Information supplied Block Start

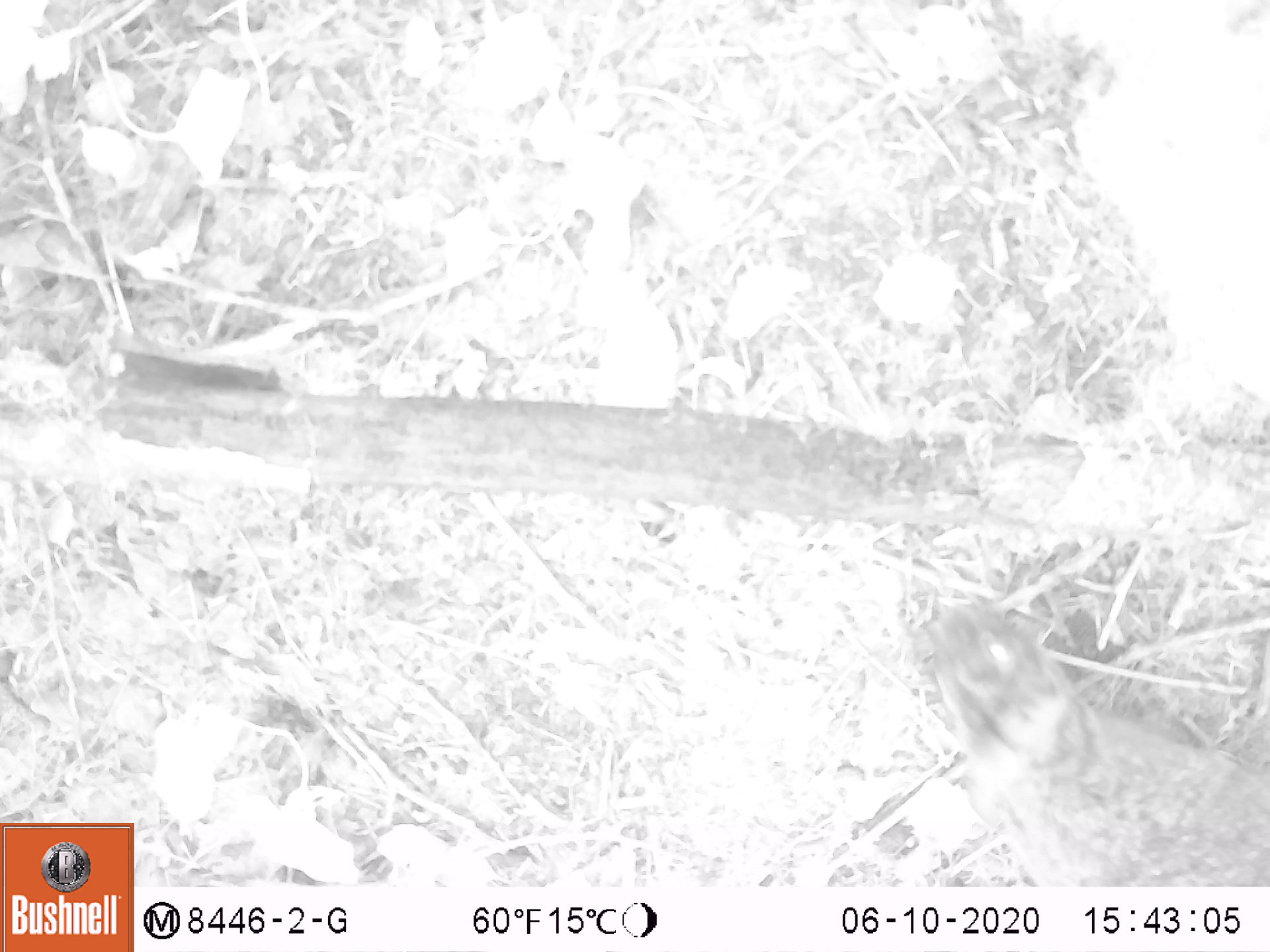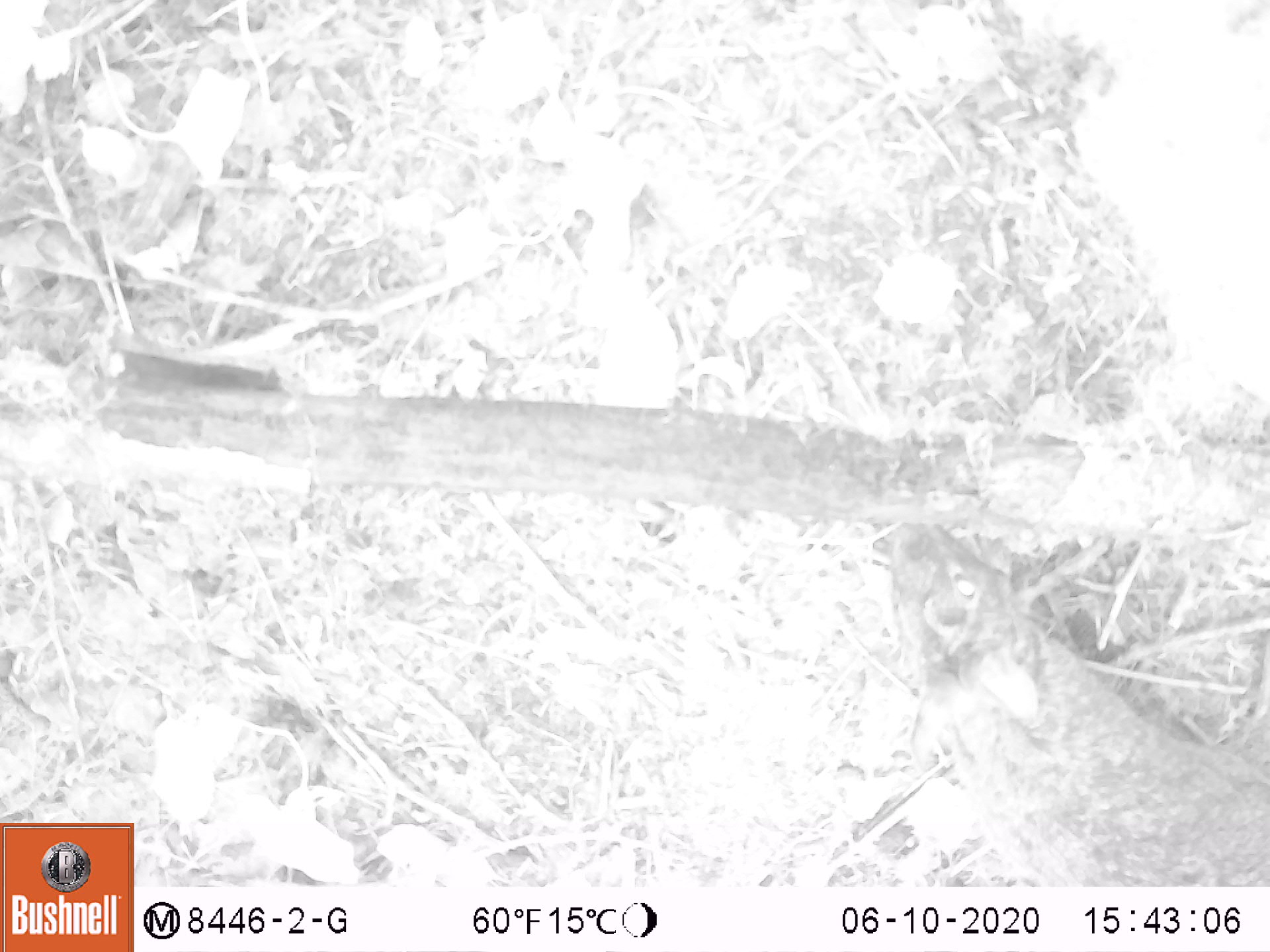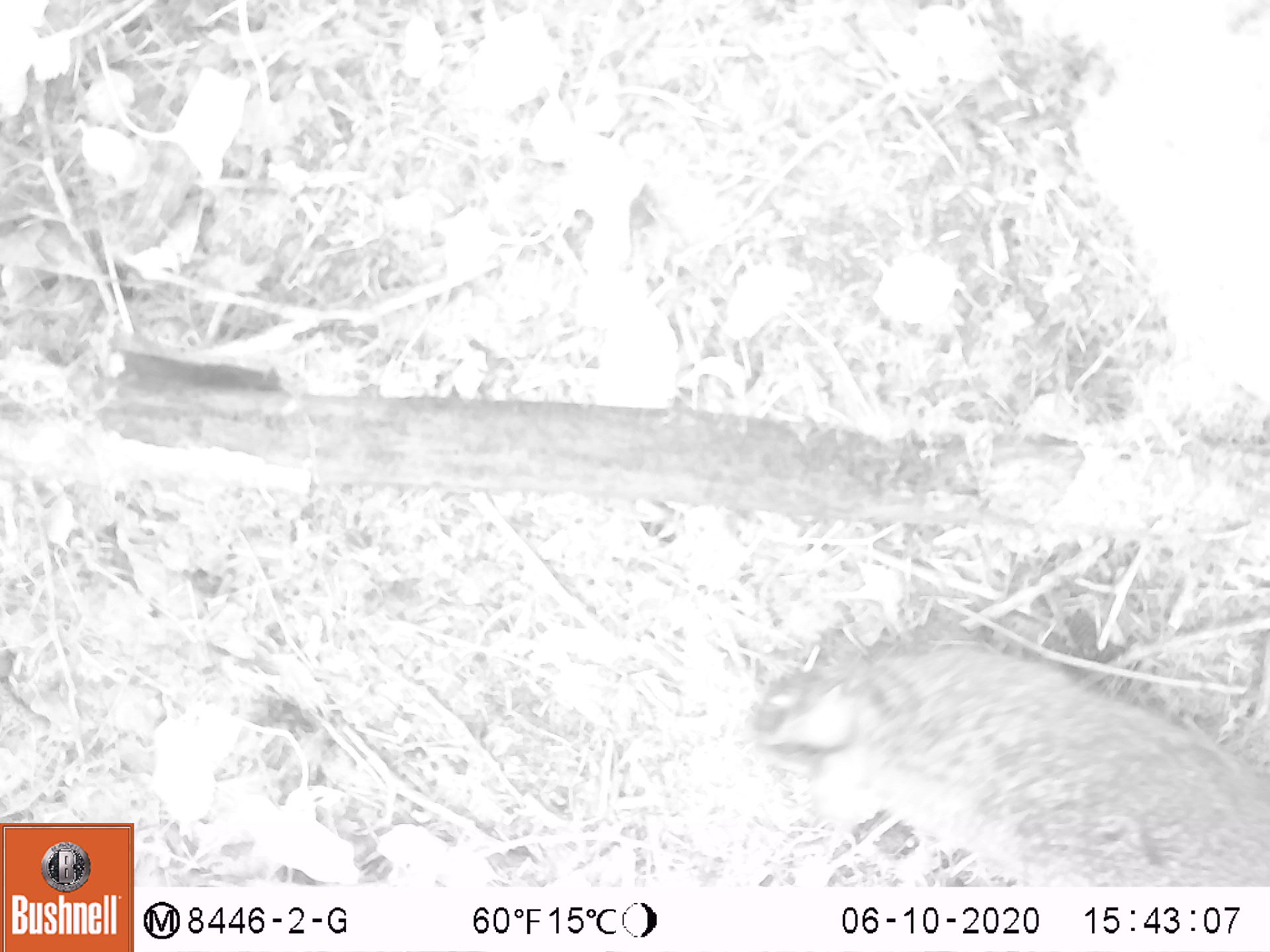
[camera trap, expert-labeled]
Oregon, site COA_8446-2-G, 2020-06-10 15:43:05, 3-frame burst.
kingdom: Animalia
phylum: Chordata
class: Mammalia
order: Lagomorpha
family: Leporidae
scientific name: Leporidae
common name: hares and rabbits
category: leporidae family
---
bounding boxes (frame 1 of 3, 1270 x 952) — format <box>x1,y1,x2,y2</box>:
leporidae family: <box>920,591,1259,881</box>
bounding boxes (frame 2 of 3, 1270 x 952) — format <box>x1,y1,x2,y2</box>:
leporidae family: <box>883,524,1259,878</box>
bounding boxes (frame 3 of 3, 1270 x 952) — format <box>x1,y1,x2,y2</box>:
leporidae family: <box>751,645,1265,880</box>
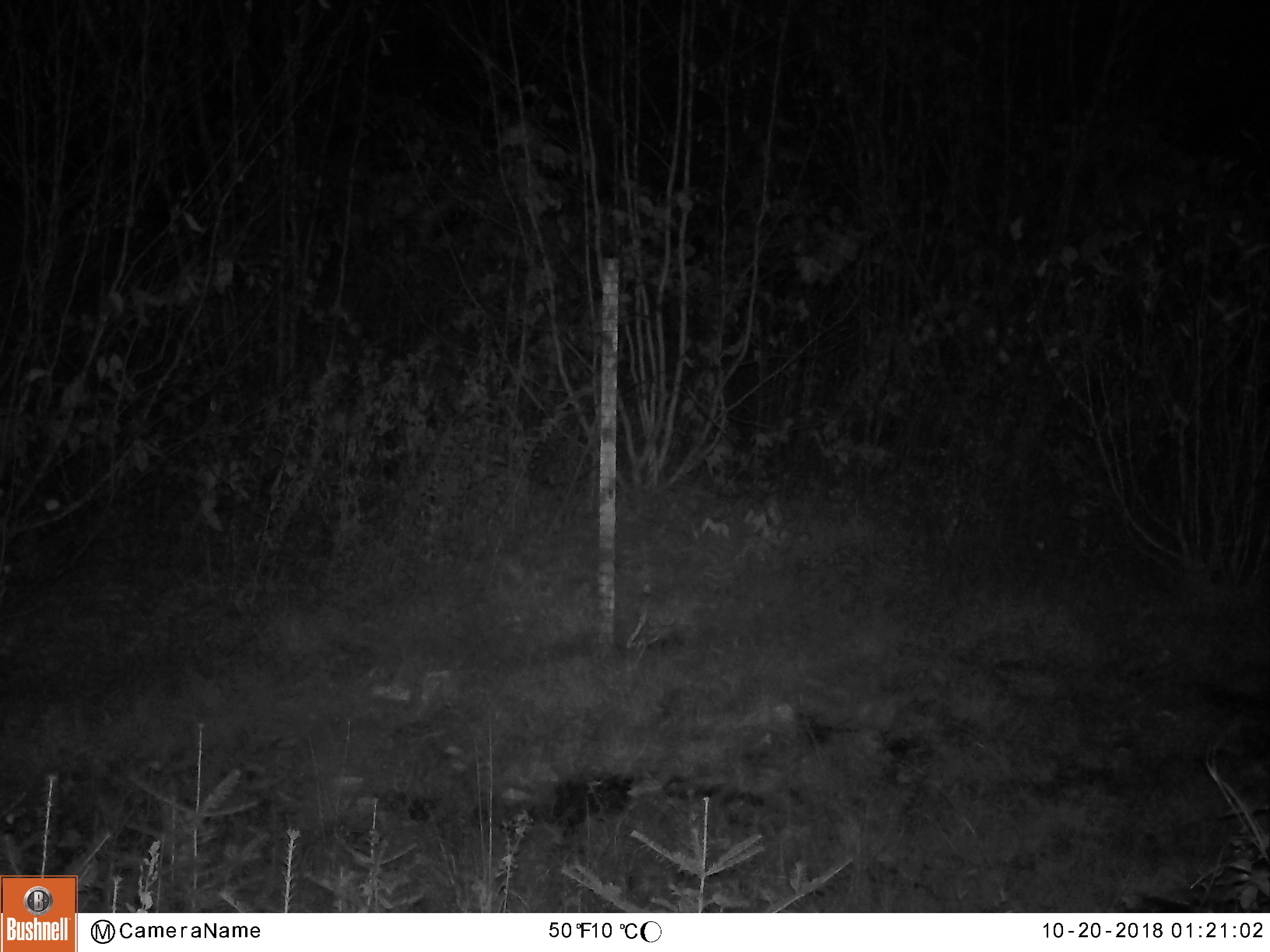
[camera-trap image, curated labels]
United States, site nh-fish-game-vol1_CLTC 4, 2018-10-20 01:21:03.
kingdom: Animalia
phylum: Chordata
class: Mammalia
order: Artiodactyla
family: Cervidae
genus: Odocoileus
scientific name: Odocoileus virginianus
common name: white-tailed deer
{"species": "white-tailed deer (Odocoileus virginianus)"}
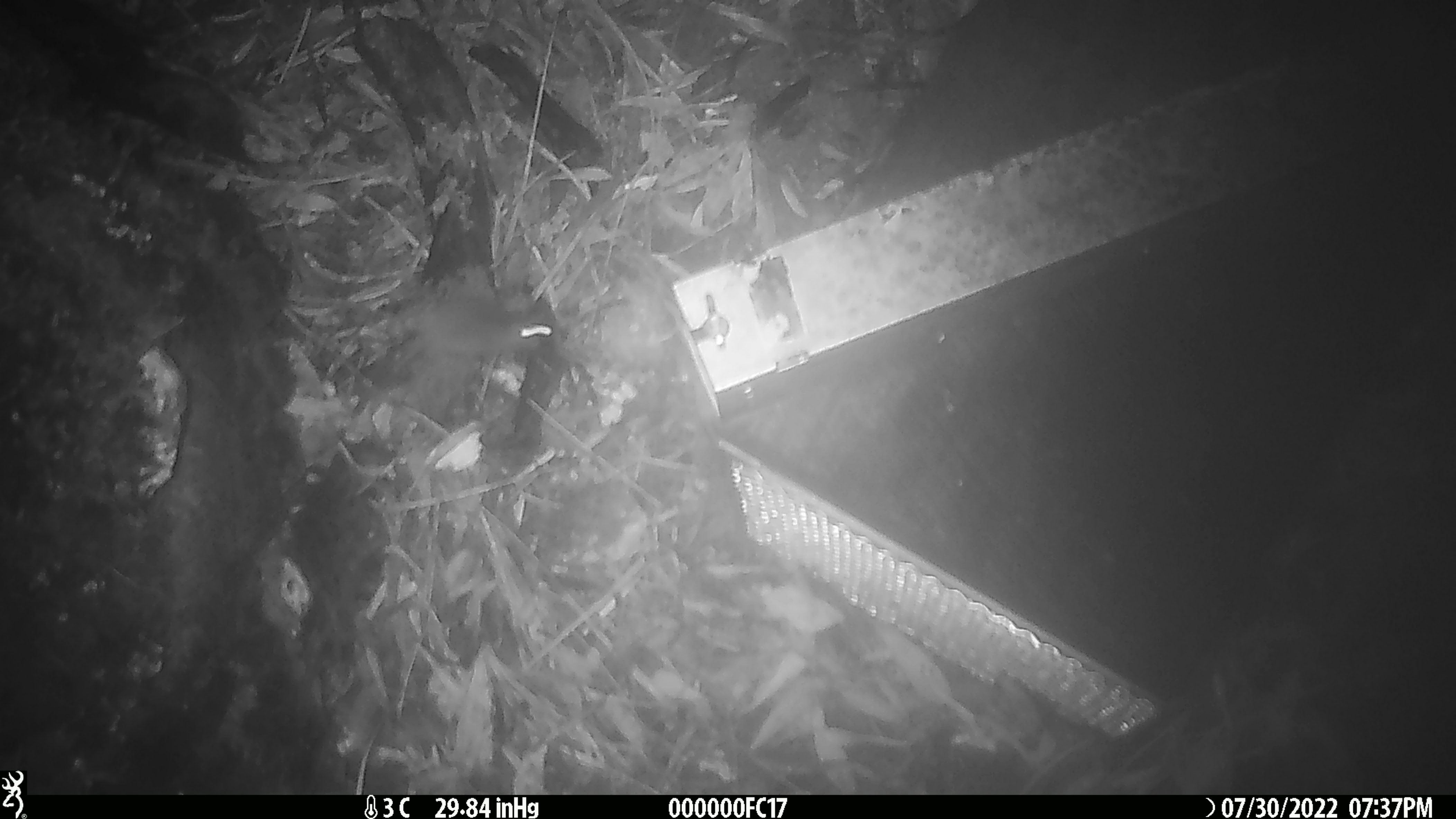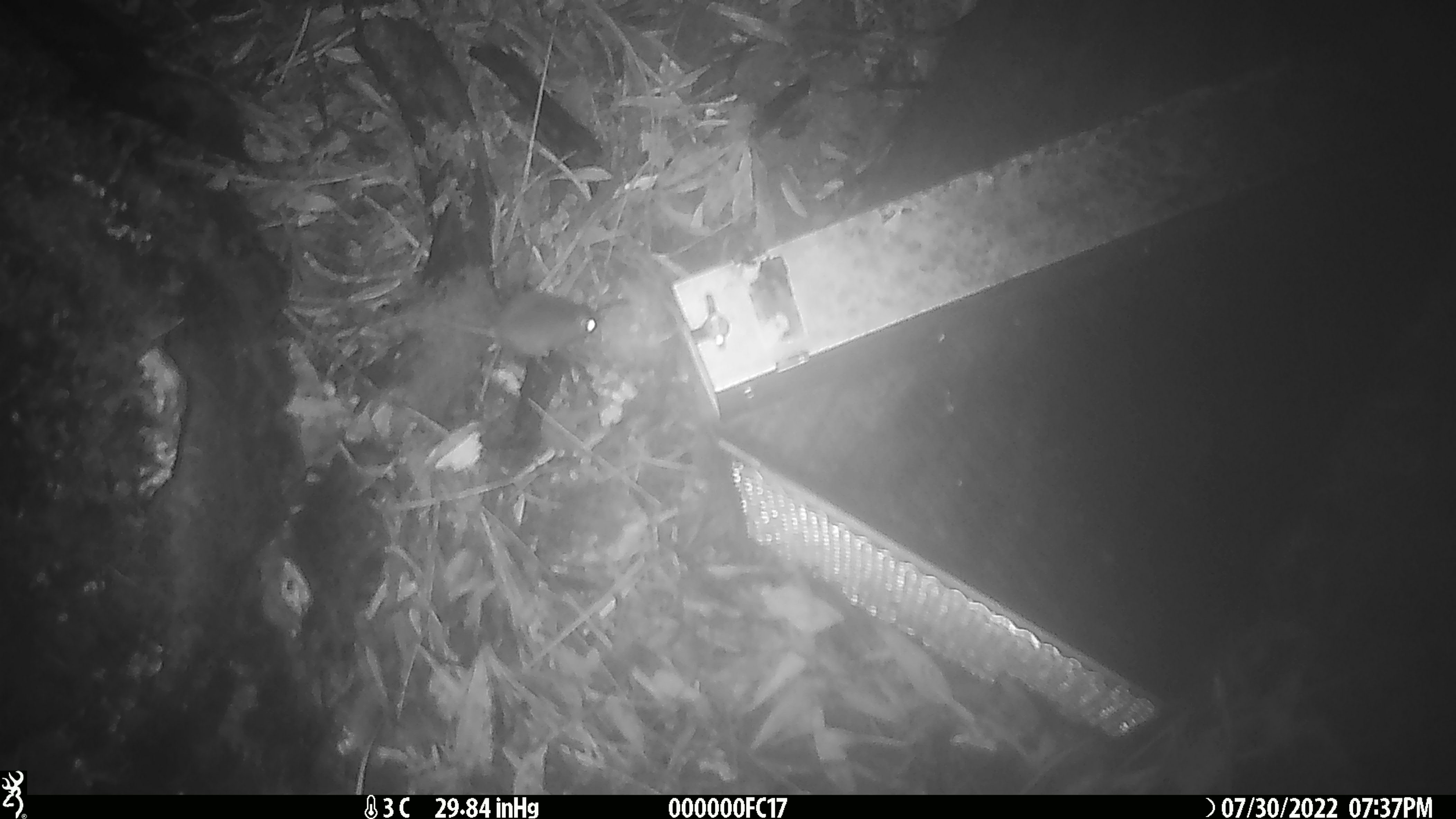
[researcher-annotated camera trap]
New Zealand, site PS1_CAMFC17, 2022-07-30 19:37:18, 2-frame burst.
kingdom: Animalia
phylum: Chordata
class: Mammalia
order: Rodentia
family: Muridae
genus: Mus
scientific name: Mus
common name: mouse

Information supplied Block End

● Work instruction
With "name" as the search string, filter the records and return each line that has it.

● Result of the task
scientific name: Leporidae
common name: hares and rabbits
scientific name: Odocoileus virginianus
common name: white-tailed deer
scientific name: Mus
common name: mouse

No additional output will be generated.